It’s hard to argue against the convenience, robustness and
flexibility of XML data transport in extended application systems. The people
behind BizTalk Server 2004 have made it BizTalk’s lifeblood and it
serves well. It’s possible to do some pretty intricate, even convoluted, detail
processing using XML schemas as data repositories.

Transitory

One such use is transitory table look-ups. It is possible to
bundle table-value-bearing XML documents into solutions that do high-volume processing,
and thus eliminate repetitive database calls.

However, if you’re doing this kind of data-crunching in
BizTalk, you can create a problem for yourself in the course of trying to solve
another. You may be eliminating calls to a database look-up table, but piling
overhead into an orchestration running on BizTalk, which is already creating
high-overhead.

For example, in electronic
data interchange
(EDI), incoming messages are delivered in a
highly-specific industry-sanctioned format, and this format almost always
requires meticulous decoding. Table look-ups, as you might guess, are numerous.

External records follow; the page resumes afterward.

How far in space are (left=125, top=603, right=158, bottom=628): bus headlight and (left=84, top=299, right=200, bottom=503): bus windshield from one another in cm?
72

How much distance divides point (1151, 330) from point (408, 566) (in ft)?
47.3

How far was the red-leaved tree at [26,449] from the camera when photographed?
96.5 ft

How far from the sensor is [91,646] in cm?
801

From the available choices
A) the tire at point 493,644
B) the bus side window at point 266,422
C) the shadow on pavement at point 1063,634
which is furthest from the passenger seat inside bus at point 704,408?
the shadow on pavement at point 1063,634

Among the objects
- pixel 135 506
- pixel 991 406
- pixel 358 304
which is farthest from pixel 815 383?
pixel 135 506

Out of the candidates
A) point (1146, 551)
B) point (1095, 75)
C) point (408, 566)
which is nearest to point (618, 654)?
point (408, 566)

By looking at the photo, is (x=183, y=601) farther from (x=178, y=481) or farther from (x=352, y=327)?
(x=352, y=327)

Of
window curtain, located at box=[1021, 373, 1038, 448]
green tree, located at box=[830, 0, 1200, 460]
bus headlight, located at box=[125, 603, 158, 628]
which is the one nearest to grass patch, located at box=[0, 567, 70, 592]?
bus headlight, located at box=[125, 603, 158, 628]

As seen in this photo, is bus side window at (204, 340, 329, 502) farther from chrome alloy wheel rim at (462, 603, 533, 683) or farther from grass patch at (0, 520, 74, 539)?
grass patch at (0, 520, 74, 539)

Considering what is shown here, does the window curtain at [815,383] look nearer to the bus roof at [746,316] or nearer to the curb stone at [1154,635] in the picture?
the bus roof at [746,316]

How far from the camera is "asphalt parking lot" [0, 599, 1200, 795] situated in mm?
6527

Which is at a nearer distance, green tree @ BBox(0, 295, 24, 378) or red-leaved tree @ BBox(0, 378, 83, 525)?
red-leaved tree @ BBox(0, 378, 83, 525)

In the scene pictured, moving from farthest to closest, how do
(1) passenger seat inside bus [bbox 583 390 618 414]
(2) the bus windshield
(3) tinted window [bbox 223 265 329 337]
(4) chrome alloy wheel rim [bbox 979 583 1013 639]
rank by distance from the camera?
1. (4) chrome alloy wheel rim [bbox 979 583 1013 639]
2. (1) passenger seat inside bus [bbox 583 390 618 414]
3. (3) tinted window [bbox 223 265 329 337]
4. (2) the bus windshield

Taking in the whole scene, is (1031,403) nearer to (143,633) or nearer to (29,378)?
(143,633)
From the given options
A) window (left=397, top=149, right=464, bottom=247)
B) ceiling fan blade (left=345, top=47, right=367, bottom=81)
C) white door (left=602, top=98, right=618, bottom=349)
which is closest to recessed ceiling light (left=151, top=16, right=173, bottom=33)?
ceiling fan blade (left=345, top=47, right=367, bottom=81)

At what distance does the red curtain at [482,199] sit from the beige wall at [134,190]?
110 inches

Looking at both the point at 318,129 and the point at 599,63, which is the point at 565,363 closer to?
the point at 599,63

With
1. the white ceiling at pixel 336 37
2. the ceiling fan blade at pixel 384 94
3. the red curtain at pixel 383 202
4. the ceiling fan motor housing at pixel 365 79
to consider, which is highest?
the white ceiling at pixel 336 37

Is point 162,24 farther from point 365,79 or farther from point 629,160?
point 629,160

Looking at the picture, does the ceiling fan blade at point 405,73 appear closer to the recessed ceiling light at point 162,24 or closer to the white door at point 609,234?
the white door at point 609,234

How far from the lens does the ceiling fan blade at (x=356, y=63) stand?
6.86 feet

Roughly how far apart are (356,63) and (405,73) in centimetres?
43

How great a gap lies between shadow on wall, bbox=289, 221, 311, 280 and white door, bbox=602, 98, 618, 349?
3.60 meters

BizTalk was born for this sort of thing and in terms of
elegance, it can’t be matched: all these look-ups can be done from local XML
documents, rather than database tables. In most forms of EDI messaging, BizTalk
solutions will contain an xsd defining the format’s valid segments (record types),
data values (data types for each seg’s elements), and
table values (the values that are considered legal for data values so defined),
and a control structure schema that defines how an XML document following the
message construction rules of the EDI format must be implemented.

When an EDI message of that format is decoded (or encoded,
for that matter), every element falls through this tree of processing for
validation, interpretation and structured reformatting. As you might guess,
that’s a ferocious amount of processing for even a single-byte value, and a
typical message contains hundreds of such values—with a typical day’s
processing including potentially thousands of such messages.

How can you reduce this huge overhead burden? Map the huge
schemas down into small ones, and collapse multiple schemas down to a single
schema where possible.


BizTalk Mapper Utility

These techniques, used in the context of a BizTalk
orchestration, utilize the BizTalk Mapper utility. A download
explaining how to use this utility is available from the TechRepublic Download
Center.


Create shortcuts to XML data elements

The nature of data passing through BizTalk orchestrations is
typically many instances of records or documents from disparate sources. For
this reason, schemas instanced as XML documents to catch and transport such
documents are typically huge, and able to interpret and store the smallest
anticipated sub-element among myriad record types in a document with multiple
loops.

Extracting data from such a document, especially when your
orchestration is processing a huge volume of them, is in some ways a wasteful
process: XML documents are convenient because they contain internal structures
to accommodate many different configurations of a particular aggregate data
structure or document, but are wasteful in that the vast majority of these
structures go unused, and must be searched through in any operation that
extracts data from those structures that do get used.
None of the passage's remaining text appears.